International Transport Intermediaries Club (ITIC) said that shipbrokers are being required to sign formal agreements with their principals in the light of a worldwide trend towards stricter anti-corruption legislation, and ahead of the implementation of the new UK Bribery Act in April 2011.
The typical document presented to brokers will set out the principal’s prohibition of the payment of bribes and/or the provision of other inducements. There will often be a general ban on ‘inappropriate entertainment’ without defining exactly what that might be. Brokers will be required to confirm their adherence to the principal’s policies, and will often be required to agree to allow their records to be audited. And it is some of the ‘additional’ provisions that can cause the most difficulties.

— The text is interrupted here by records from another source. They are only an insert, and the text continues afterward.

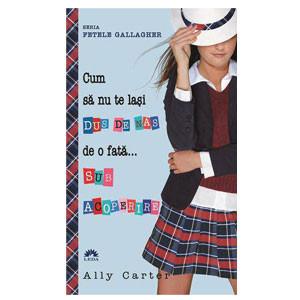 Fetele Gallagher. Vol 3. Cum să nu Te Lași Dus de Nas de o Fată... Sub Acoperire (Ediție de buzunar)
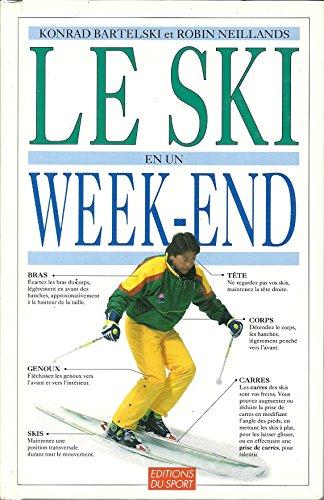 9782740404096: Le Ski en un week-end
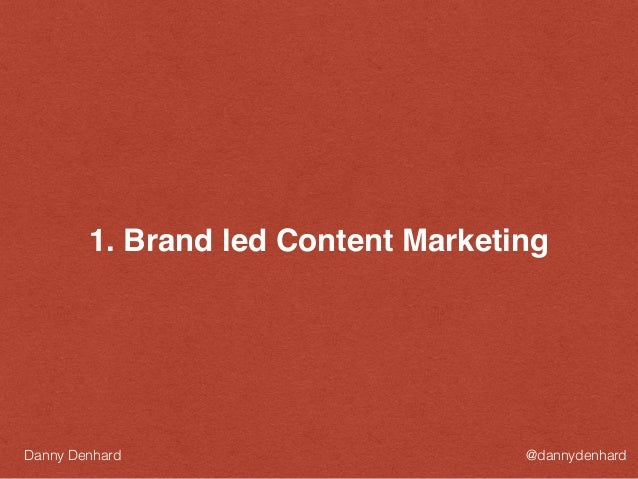 1. Brand led Content Marketing @dannydenhardDanny Denhard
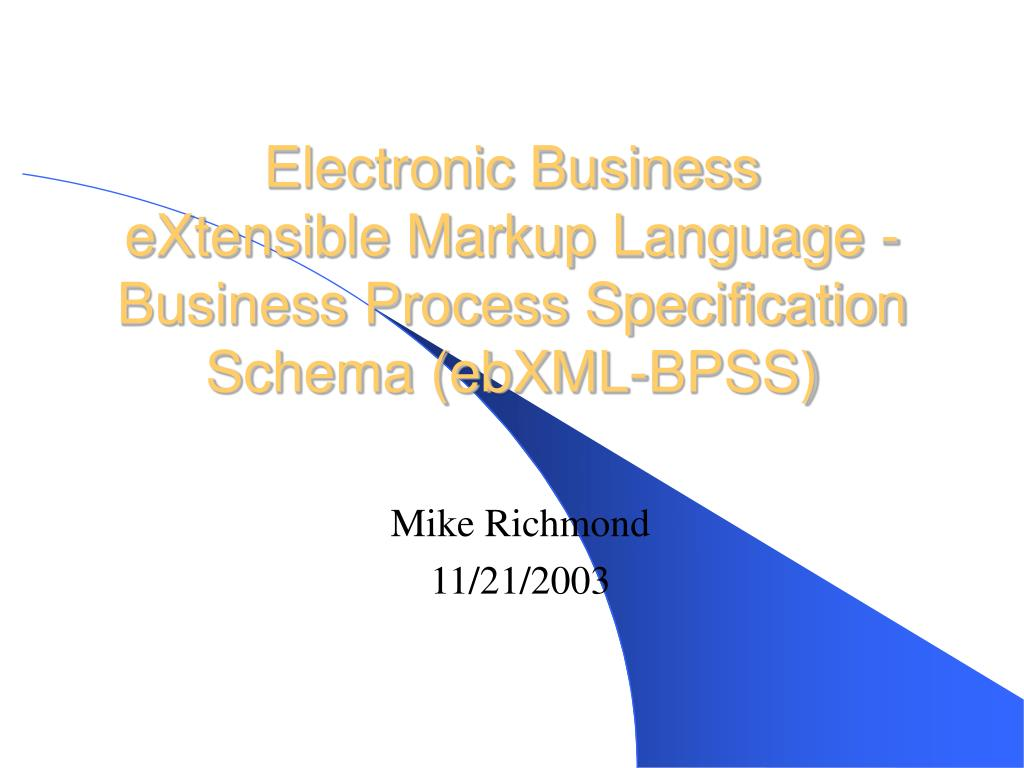electronic business extensible markup language business process specification schema ebxml bpss l.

In the U.S., the Foreign Corrupt Practices Act 1977 (as amended) has been around for a number of years. It has not been unusual for a provision to be inserted into contracts saying that the other (non-US) party would not do anything in breach of the Act. When the UK statute comes into force, if someone acting for a company (not just an employee but also a third party agent or broker) gives or receives a bribe, the company will need to demonstrate that it has adequate procedures in place to prevent such corruption. If the company cannot do so then it may face a criminal prosecution and be liable to a substantial fine. This requirement to demonstrate procedures has led to the appearance of written documents on shipbrokers’ desks.
ITIC Claims Director Andrew Jamieson said, “Over more recent times, a tendency has developed for companies to issue formal agreements setting out their ‘ethical trade policies’. ITIC has seen agreements from principals based in many different countries. These documents are often in the form of separate agreements sent to brokers to sign, although sometimes the provisions are included as part of commission agreements. Whatever the format, it is important to make sure that these agreements are not used as an excuse to insert other rights, obligations or responsibilities.
“Brokers reviewing these agreements should ensure that the text does not make them responsible for the acts of others in the chain. It is one thing to confirm you have not paid or received a bribe, but it is quite another to provide an undertaking that no-one else has.
“The next consideration is the scope of the agreement. Anti-corruption measures should not cause any difficulty, but some agreements contain general unqualified statements that the broker must comply with all laws, whether relevant or not. A recent example included an undertaking that a broker would make all appropriate declarations, filings and disclosures to the tax authorities and that these would be open to inspection by the principals. Most brokers would regard that as overly intrusive.
“The inclusion of wide-reaching ‘audit clauses’ can also be a cause of concern to brokers. In one recent case, a broker agreed that ‘its books and records (and those of related parties) shall be subject to audit…’ and that, ‘the auditors shall have full and unrestricted access’. If you objected, then presumably the principal would point out the next provision that the ‘broker forfeits, waives and agrees to forgo any rights to compensation…’
“It is unlikely that brokers will be able to avoid signing these types of agreements, and the greater emphasis on regulatory compliance will make them more common. Brokers should ensure that the provisions are limited to their own actions and that any rights granted to the principal are reasonable and directly relevant to the transaction in question.”